The insurance contract includes a duty known as “uberrima fides”, the duty of utmost good faith. It means that a higher duty of disclosure is required from people in relation to insurance contracts than other types of contract. If someone fails to disclose a fact deemed to be material to an insurance contract, the insurance company may have the right to cancel the policy, ab initio. This results in the possibility of a contract being deemed null and void and treated as never having been in existence.
Court convictions are generally required to be disclosed when seeking insurance. The enactment of the Criminal Justice (Spent Convictions and Certain Disclosures) Act 2016 (“the Act”) means that where certain criteria are met, a person may no longer have to disclose certain convictions when seeking insurance. The Act came into force on 29th April 2016.
- The person must be over the age of 18 on the date of commission of the offence,
- At least 7 years must have passed since the effective date of conviction,
- The sentence imposed by the court in respect of the conviction cannot be an“excluded sentence”; and
- The person must have complied with the court order in respect of the conviction concerned.

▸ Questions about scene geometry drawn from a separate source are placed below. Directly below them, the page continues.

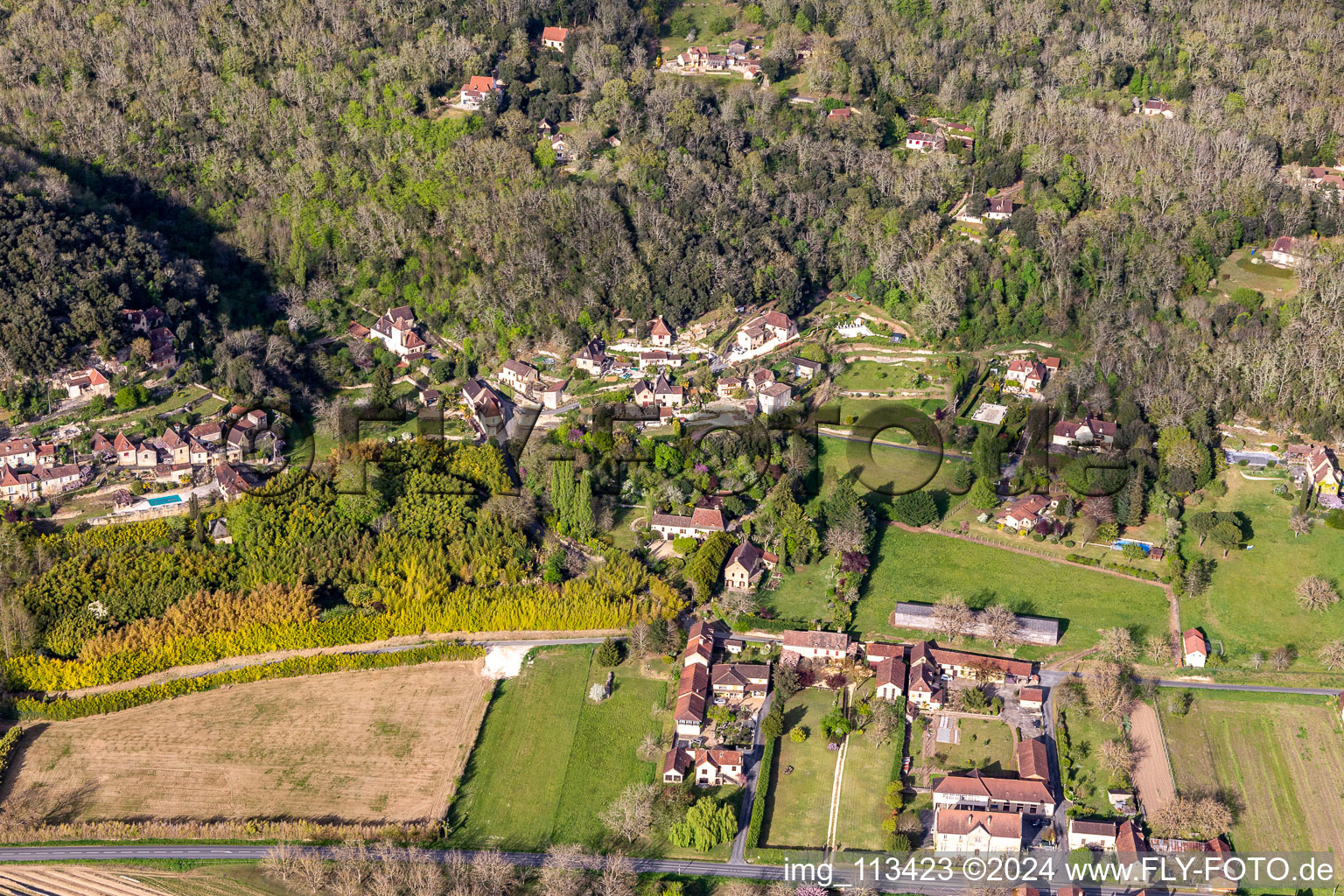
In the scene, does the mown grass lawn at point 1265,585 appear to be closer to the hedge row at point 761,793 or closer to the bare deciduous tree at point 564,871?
the hedge row at point 761,793

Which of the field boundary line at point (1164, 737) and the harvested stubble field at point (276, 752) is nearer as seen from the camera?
the harvested stubble field at point (276, 752)

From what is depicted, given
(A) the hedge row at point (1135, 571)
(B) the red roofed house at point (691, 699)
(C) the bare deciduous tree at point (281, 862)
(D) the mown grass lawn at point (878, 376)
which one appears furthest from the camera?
(D) the mown grass lawn at point (878, 376)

The “effective date of conviction” means the date on which a sentence, e.g, fine, driving ban, imprisonment, becomes operative. This is particularly important, for example, in drink driving cases where a delay of perhaps six months is allowed before a driving ban takes effect. The 7 year period will run from this later date, rather than the date of actual conviction.
Generally, no more than one conviction may be regarded as spent. More than one conviction will mean that none of the convictions can be regarded as spent. However, if a person is convicted of 2 or more offences committed simultaneously or arising from the same incident the convictions can be regarded as one single conviction.
Similarly, anyone convicted of fraud, deceit or dishonesty in respect of a claim under an insurance policy of assurance will not be excused from disclosing such a conviction when applying for any subsequent insurance.
- People no longer have to disclose spent convictions when seeking insurance.
- There is increased access to insurance for a large number of people.